OBJETIVO DEL EJERCICIO
Continúa el texto sobre la festividad de Janucá a partir de su última oración.

EXTRACTO DE PÁGINA
----
La comunidad judía se prepara para recibir, este domingo, la celebración de Janucá. La llamada “Fiesta de las luminarias” nos enseña que nuestra vida solo resplandecerá si nos involucramos con lo que sucede a nuestro alrededor, si enfrentamos los desafíos con fe, y si recordamos que con un mínimo de luz podemos disipar la oscuridad.

Para destacar el especial significado de esta conmemoración, que se extiende durante ocho días, compartimos la reflexión del Gran Rabino de AMIA, Eliahu Hamra.

Las velas de Janucá y la supervivencia de la cultura de la esperanza

Por Eliahu Hamra
Gran Rabino de AMIA

Este domingo, después de la puesta del sol, comenzará la festividad de Janucá, también llamada la Fiesta de las Luces. Janucá es una festividad judía que se celebra durante ocho días. Es una de las dos festividades, junto con Purim, que no aparecen en la Torá y que fueron instituidas por nuestros Sabios en tiempos del Segundo Gran Templo.
----
FRAGMENTO DE DATOS
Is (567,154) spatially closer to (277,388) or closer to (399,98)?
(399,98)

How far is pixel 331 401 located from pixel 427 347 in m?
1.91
----
RESULTADO A CONTINUACIÓN
Hace 2.200 años, durante el dominio helenístico en la Tierra de Israel, el rey Antíoco IV intentó imponer por la fuerza la cultura helena a los habitantes del país, mediante diversos decretos contra los judíos, y colocó en el Templo de Jerusalén una estatua del dios Zeus.

Sin embargo, la historia real de Janucá comienza mucho antes de la persecución religiosa que ordenó. La historia empieza con el auge de Grecia y el florecimiento de la cultura helenística, que significaba el “boleto de entrada” al mundo moderno de aquella época.

Un grupo de guerreros, conocido como “los Macabeos”, se rebeló para restablecer la libertad religiosa en el país, y lograron un triunfo frente al ejército más poderoso del mundo por aquellos días. Después de tres años de guerra, los Macabeos reconquistaron Jerusalén, devolvieron el Templo a manos judías y encendieron la Menorá con una pequeña vasija de aceite puro que encontraron entre las ruinas.

Fue uno de los logros militares más asombrosos del mundo antiguo, y como decimos en la plegaria de “Al HaNisim”, fue la victoria de “los fuertes en manos de los débiles, los muchos en manos de los pocos”.

Las bellas palabras del profeta Zacarías (4:6) lo resumen muy bien: “No con ejército ni con fuerza, sino con Mi espíritu, dice el Eterno”. Los Macabeos no contaban con gran poder, ni con armas sofisticadas, ni con superioridad numérica. Lo que los impulsaba era el espíritu: un espíritu judío que anhela libertad y está dispuesto a luchar por ella.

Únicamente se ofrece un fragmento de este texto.